Exercise goal:
All entries should be copied exactly; the pictures stay out.

+-------+

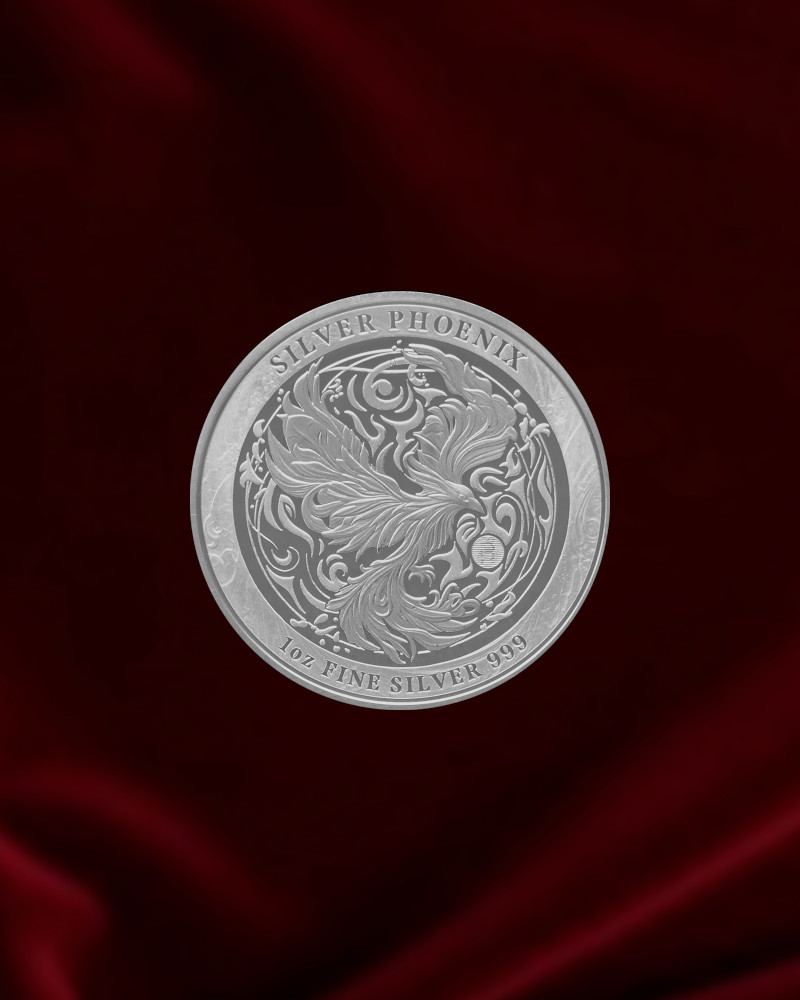 moneda de plata de inversion ave fenix 2024 1OZ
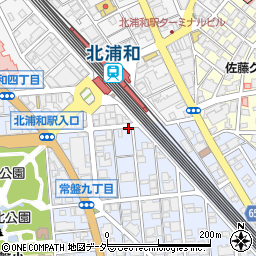リパーク北浦和駅前第２駐車場周辺の地図
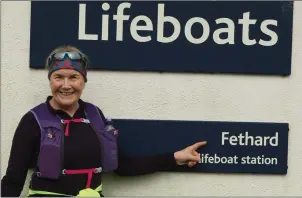  ??  ?? Mary Nolan Hickey at Fethard Lifeboat Station in Co Wexford on Saturday morning.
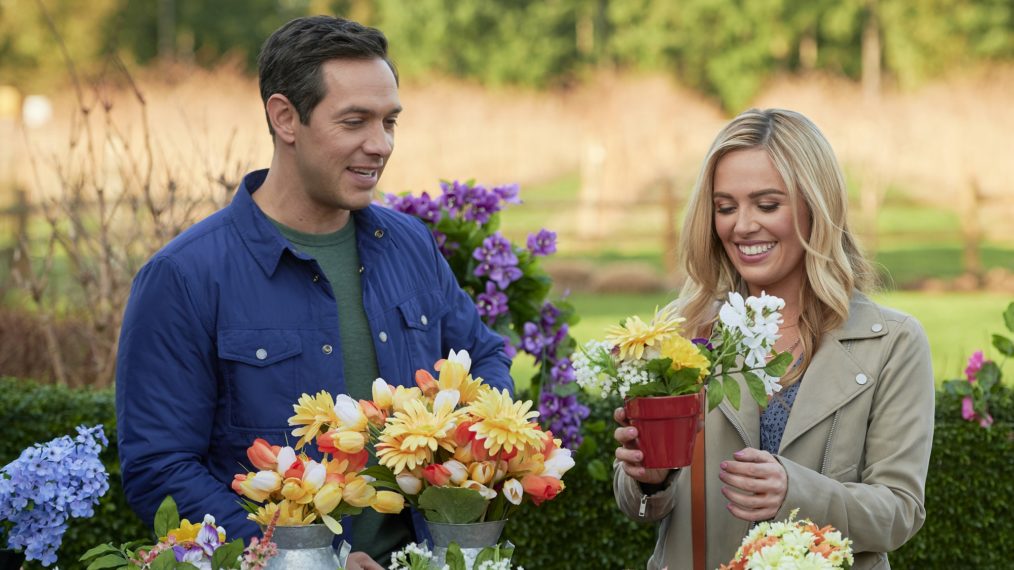 You're Bacon Me Crazy - Michael Rady and Natalie Hall pick flowers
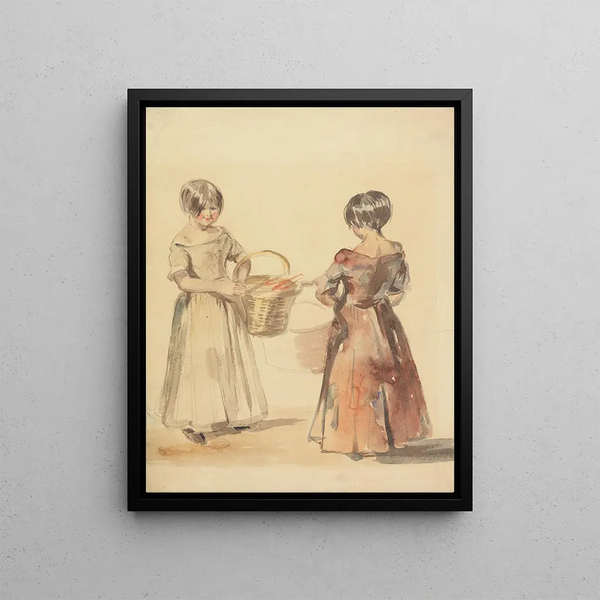 Peasants - John Absolon — framed artwork on a wall
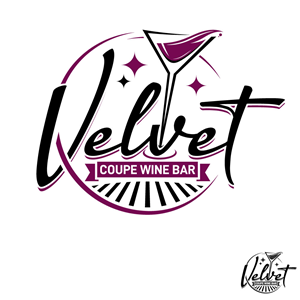 Diseño de Logo por Suvendu.S para Velvet Coupe Wine Bar | Diseño: #36538054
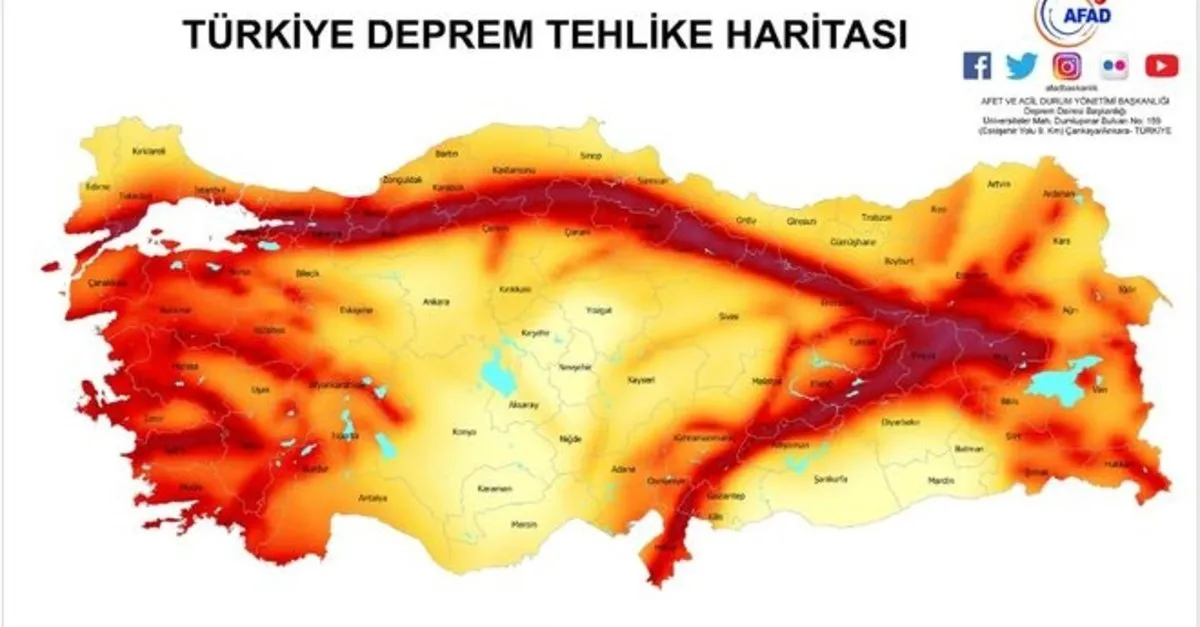 Iste Turkiye Nin Deprem Haritasi Izmir Depremi Sonrasi Merak Ediliyor Deprem Riski En Az Ve En Cok Olan Iller Ve Bolgeler Galeri Takvim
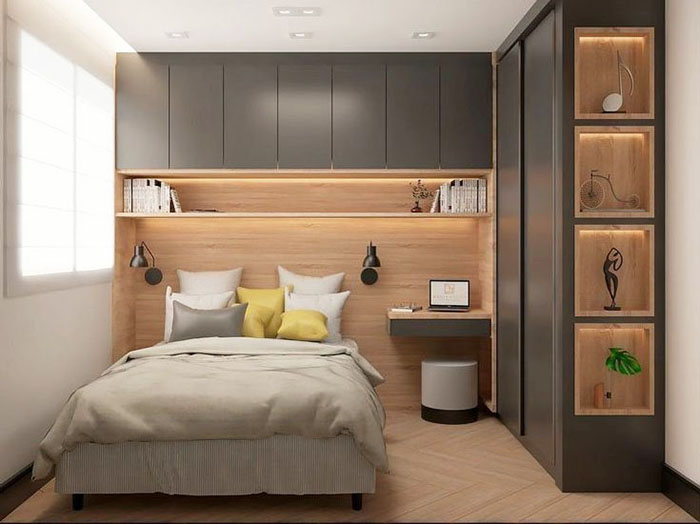 Thiết kế phòng ngủ tiện nghi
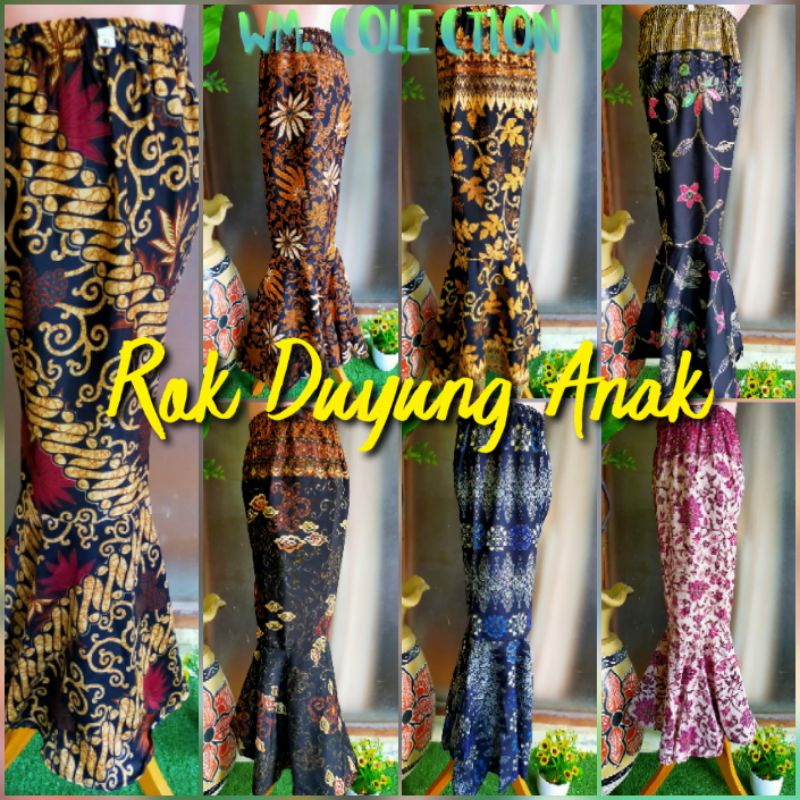 WM>ROK DUYUNG ANAK ROK DUYUNG ANAK MODERN ROK DUYUNG ANAK BATIK ROK DUYUNG KEMBANG SEPATU NAVY
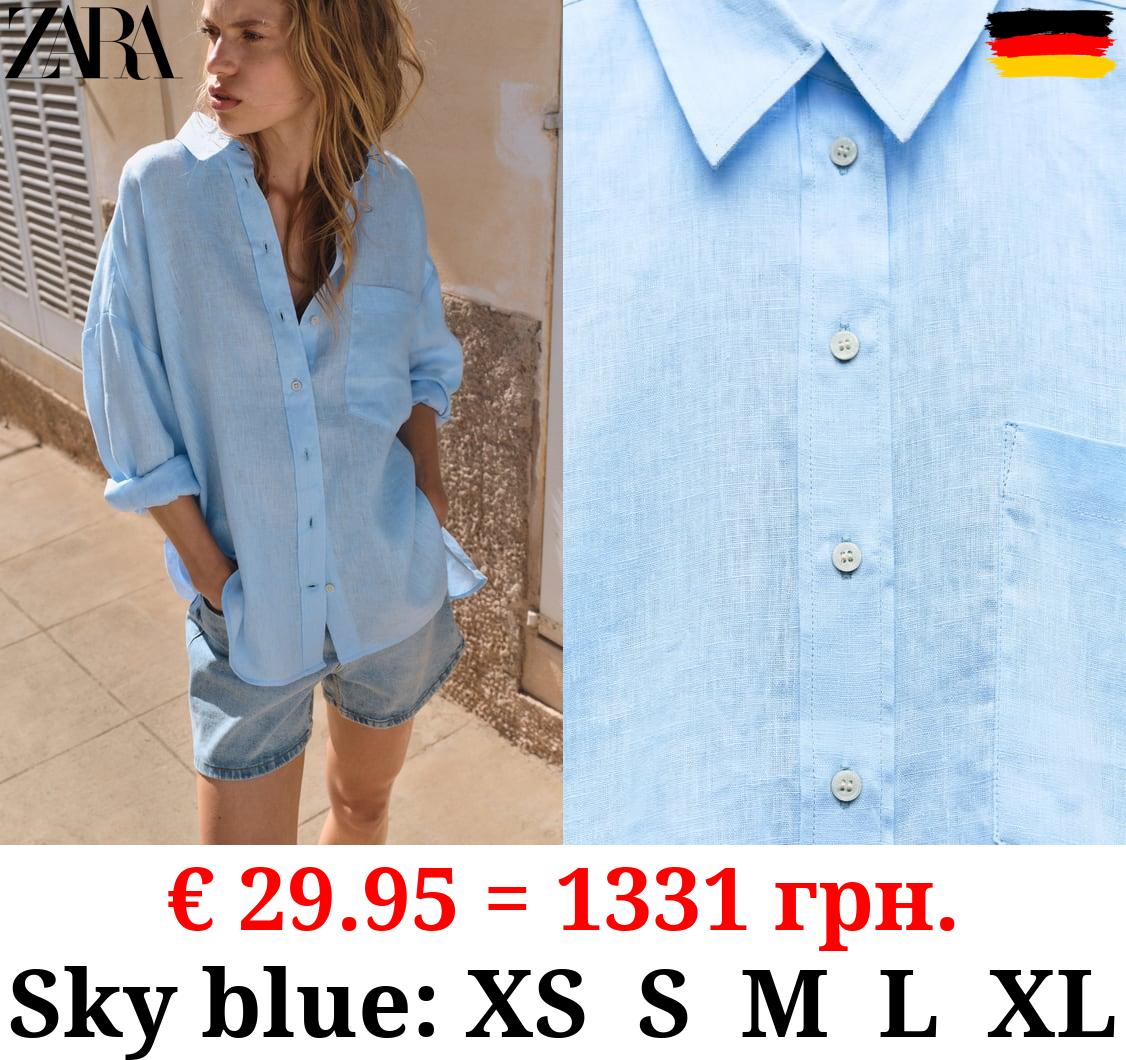 100% LINEN BASIC SHIRT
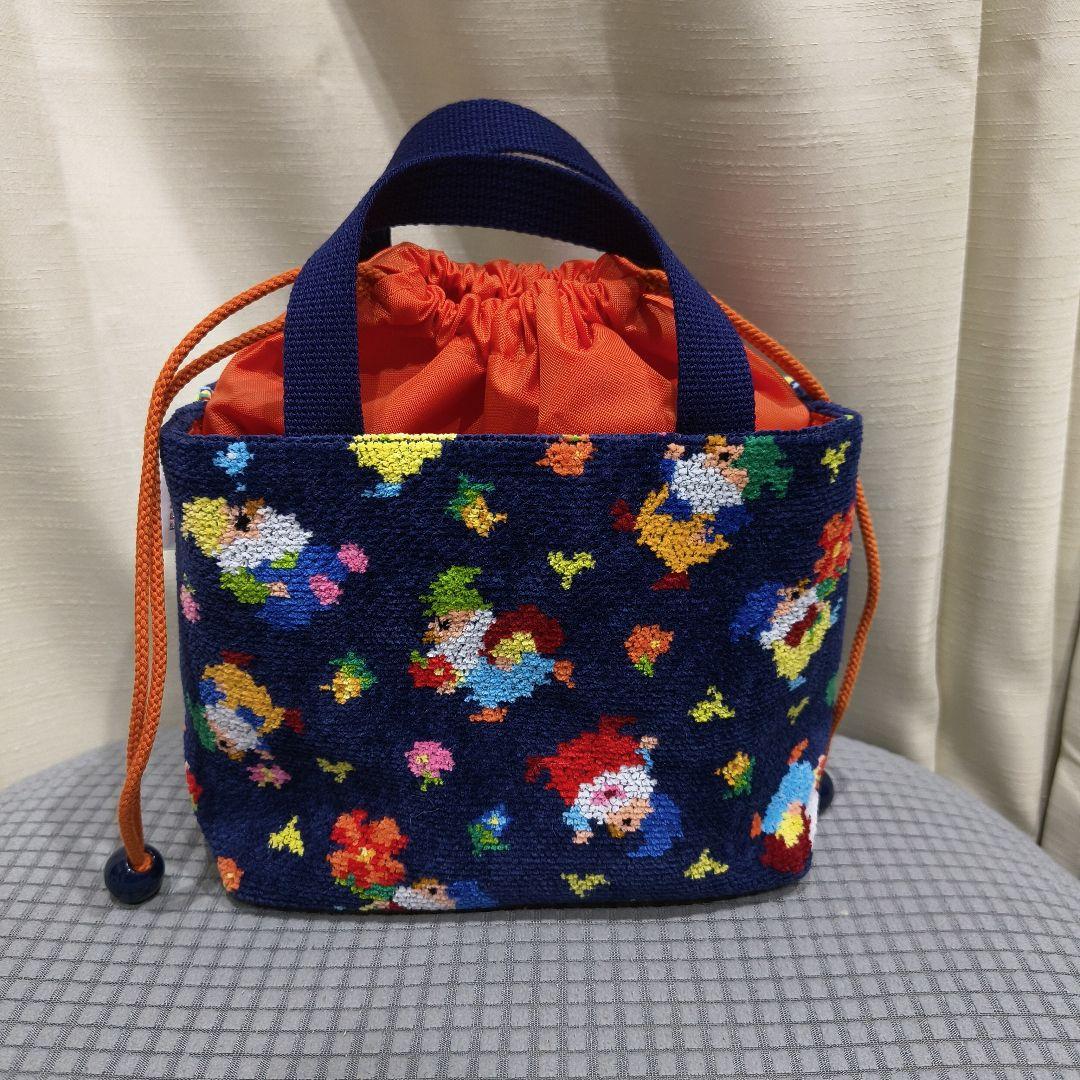 FEILER 巾着ハンドバッグ ハンカチ ショップ袋付き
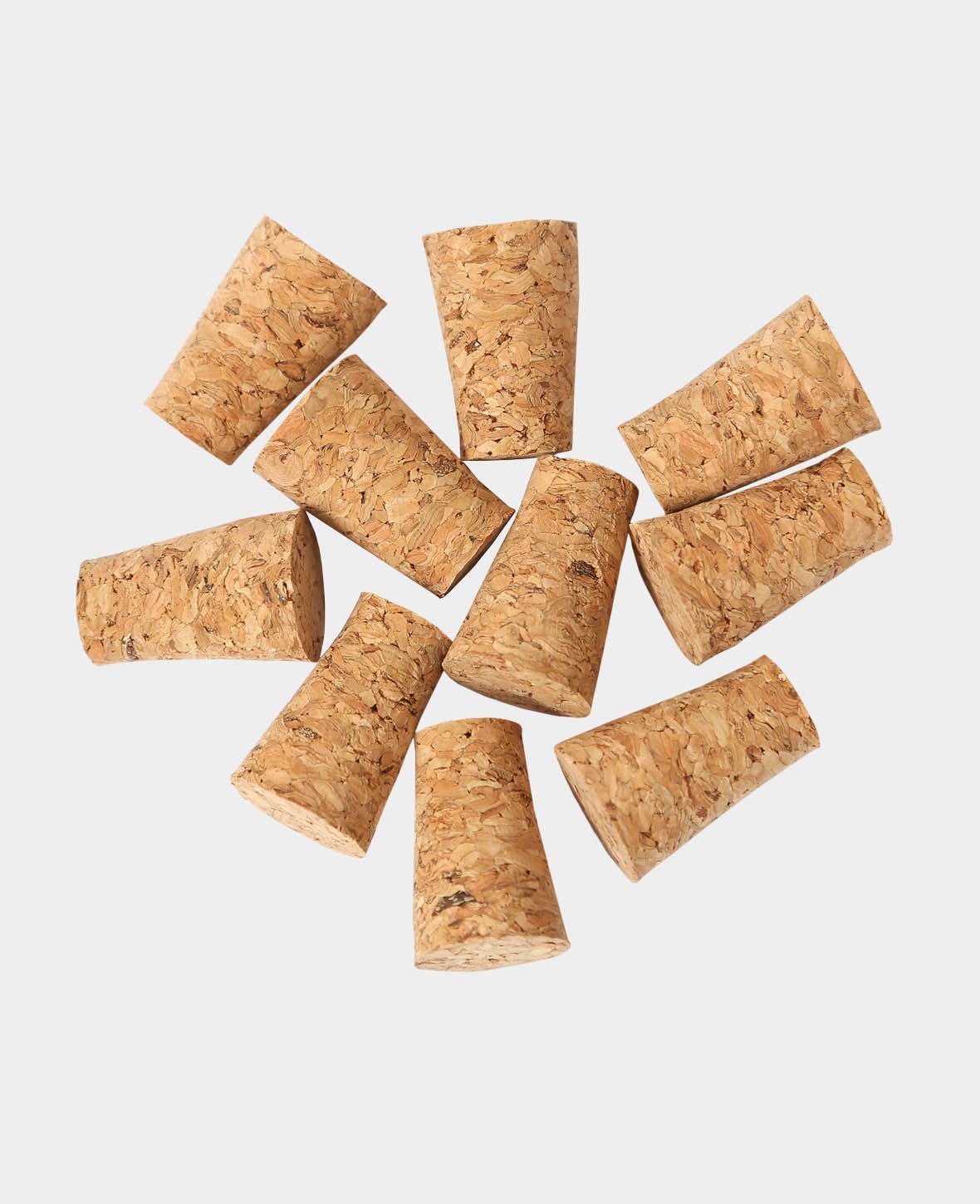 Cork Stopper, Brown, 2 x 1.4 x 3 cm, 10 pcs.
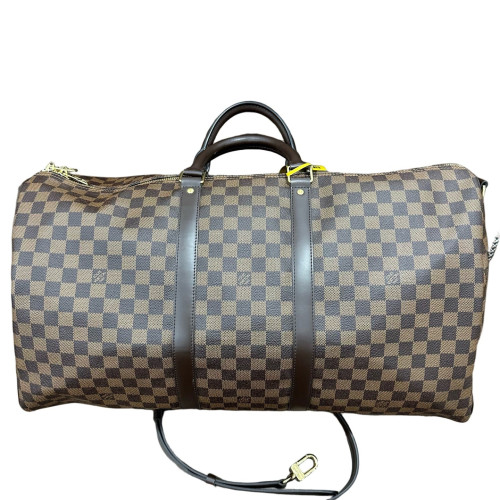 Louis Vuitton Keepall Bandouliere 55 Damier Ebene Brown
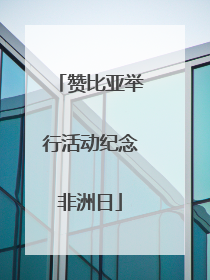 赞比亚举行活动纪念非洲日
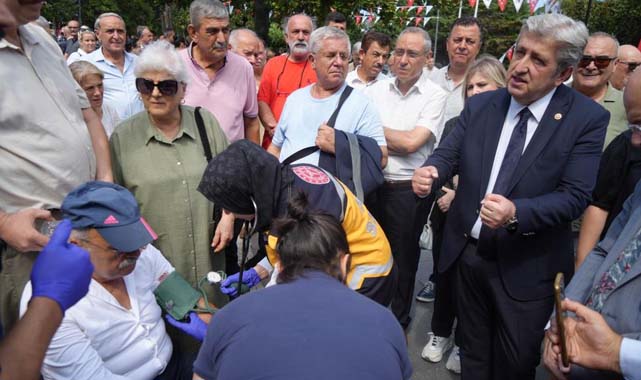 Samsun'da CHP töreninde başkan fenalık geçirdi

+-------+

Answer to the exercise:
 moneda de plata de inversion ave fenix 2024 1OZ
リパーク北浦和駅前第２駐車場周辺の地図
  ??  ?? Mary Nolan Hickey at Fethard Lifeboat Station in Co Wexford on Saturday morning.
 You're Bacon Me Crazy - Michael Rady and Natalie Hall pick flowers
 Peasants - John Absolon — framed artwork on a wall
 Diseño de Logo por Suvendu.S para Velvet Coupe Wine Bar | Diseño: #36538054
 Iste Turkiye Nin Deprem Haritasi Izmir Depremi Sonrasi Merak Ediliyor Deprem Riski En Az Ve En Cok Olan Iller Ve Bolgeler Galeri Takvim
 Thiết kế phòng ngủ tiện nghi
 WM>ROK DUYUNG ANAK ROK DUYUNG ANAK MODERN ROK DUYUNG ANAK BATIK ROK DUYUNG KEMBANG SEPATU NAVY
 100% LINEN BASIC SHIRT
 FEILER 巾着ハンドバッグ ハンカチ ショップ袋付き
 Cork Stopper, Brown, 2 x 1.4 x 3 cm, 10 pcs.
 Louis Vuitton Keepall Bandouliere 55 Damier Ebene Brown
 赞比亚举行活动纪念非洲日
 Samsun'da CHP töreninde başkan fenalık geçirdi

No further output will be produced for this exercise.